Crawled caption data
_ _ _ _

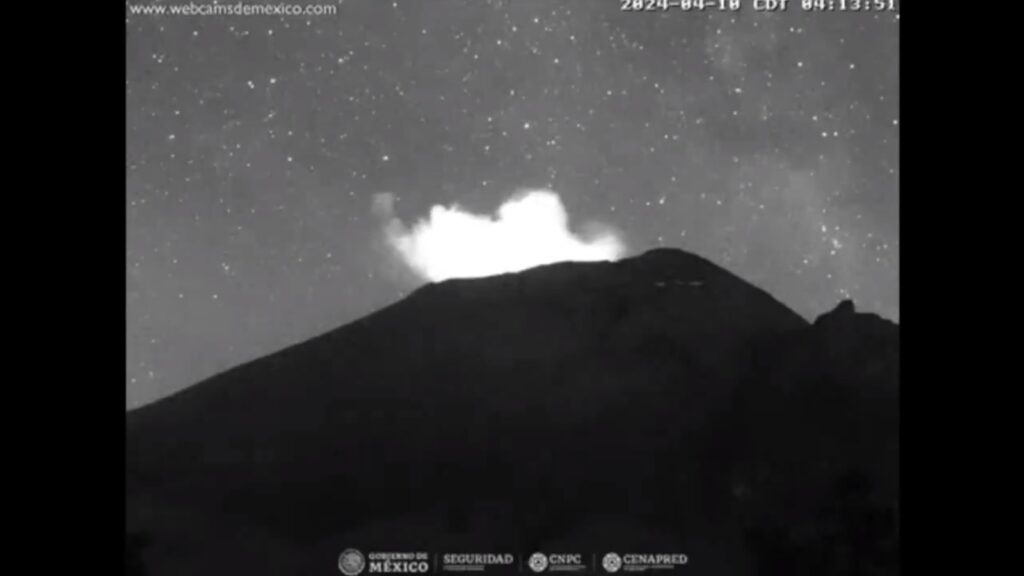 VOLCÁN POPOCATEPÉTL 10_04_24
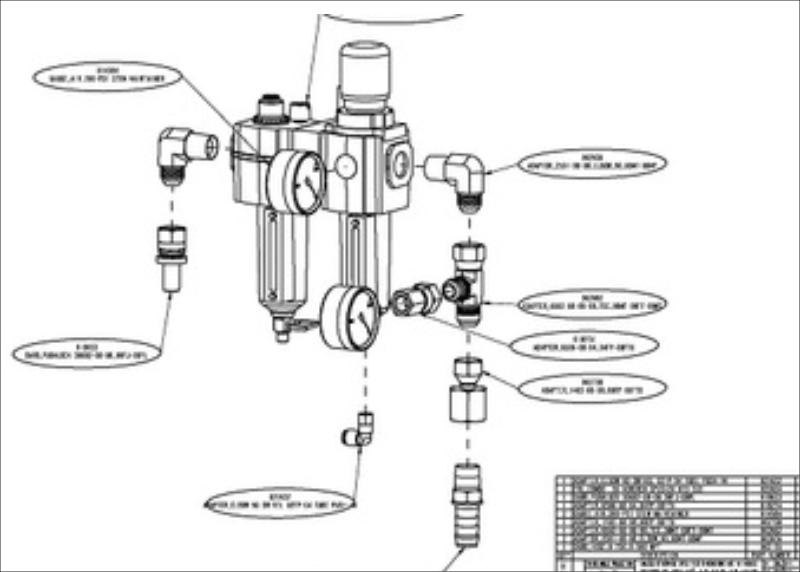 Complete Service Body FRL - Service Truck Accessories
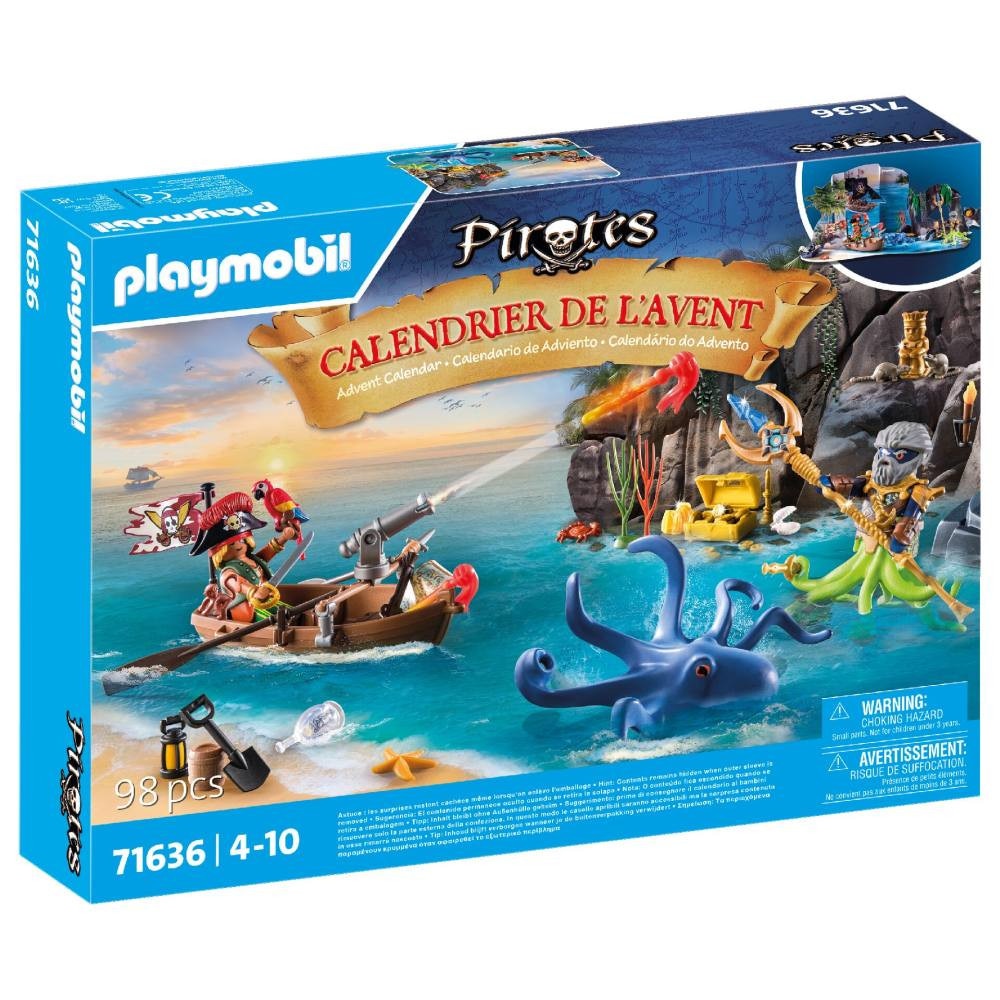 Playmobil Pirates - Calendar de Craciun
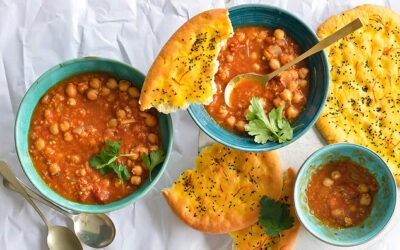 Recipe: Taftan (Flatbread)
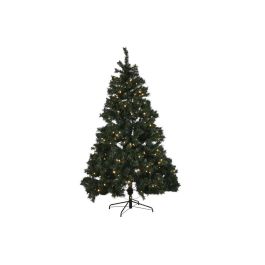 Arbol Navidad Alpina DKD Home Decor Verde 132 x 210 x 132 cm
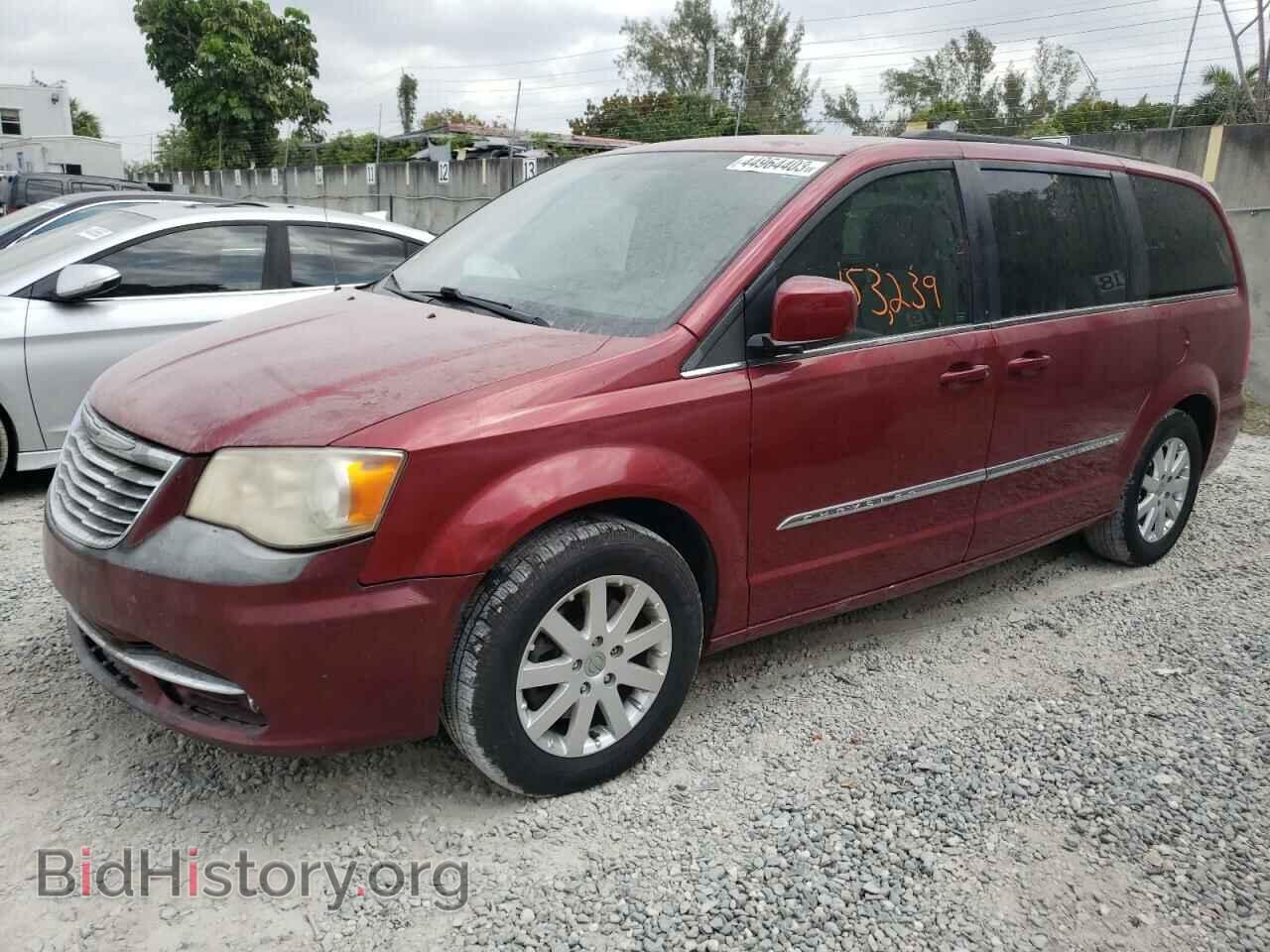 Photo 2C4RC1BG2DR540363 - CHRYSLER MINIVAN 2013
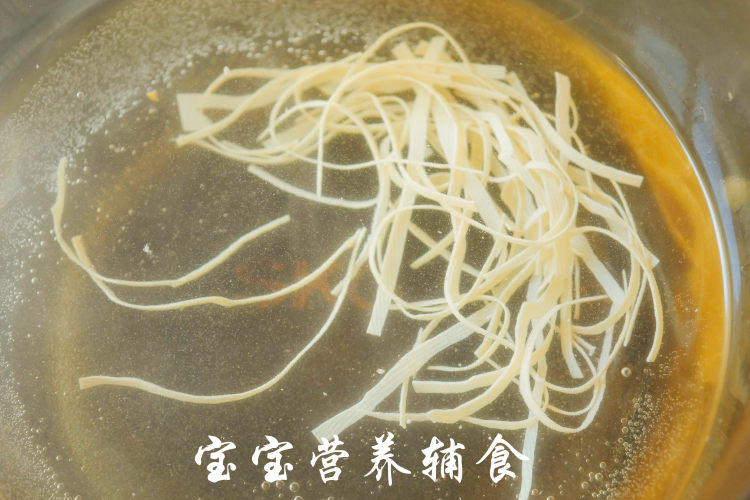 麻酱千张拌饭-宝宝辅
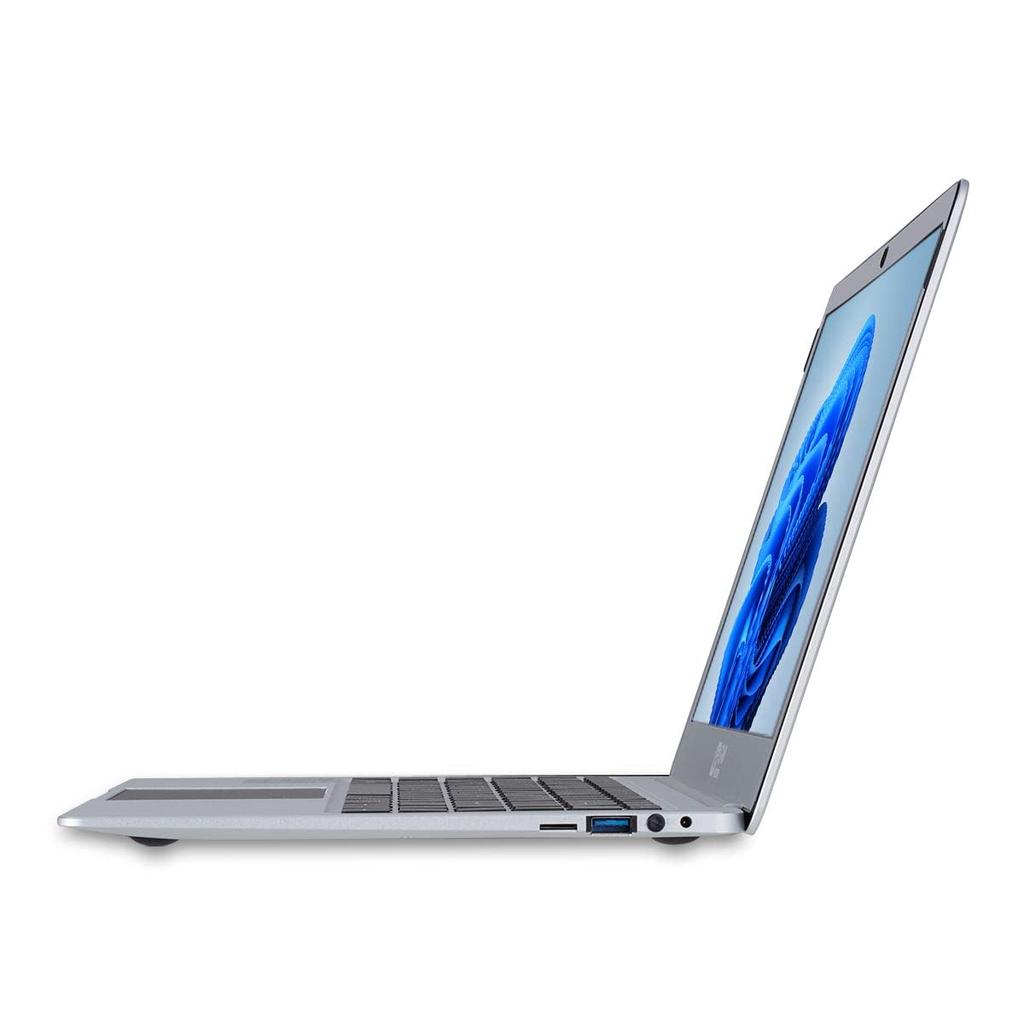 GLM Slim Laptop with Windows 11 256GB 8GB WPS USB Full HD GM-JAPAN Ultra-Lightweight, 14-inch Office, SSD, Memory, Office, Celeron, Wi-Fi, 3.0, HDMI,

_ _ _ _

Work to complete: Duplicate the caption text from every record line for line, with no change to any word or character. Leave the pictures out of your answer.

The completed task:
 VOLCÁN POPOCATEPÉTL 10_04_24
 Complete Service Body FRL - Service Truck Accessories
 Playmobil Pirates - Calendar de Craciun
 Recipe: Taftan (Flatbread)
 Arbol Navidad Alpina DKD Home Decor Verde 132 x 210 x 132 cm
 Photo 2C4RC1BG2DR540363 - CHRYSLER MINIVAN 2013
 麻酱千张拌饭-宝宝辅
 GLM Slim Laptop with Windows 11 256GB 8GB WPS USB Full HD GM-JAPAN Ultra-Lightweight, 14-inch Office, SSD, Memory, Office, Celeron, Wi-Fi, 3.0, HDMI,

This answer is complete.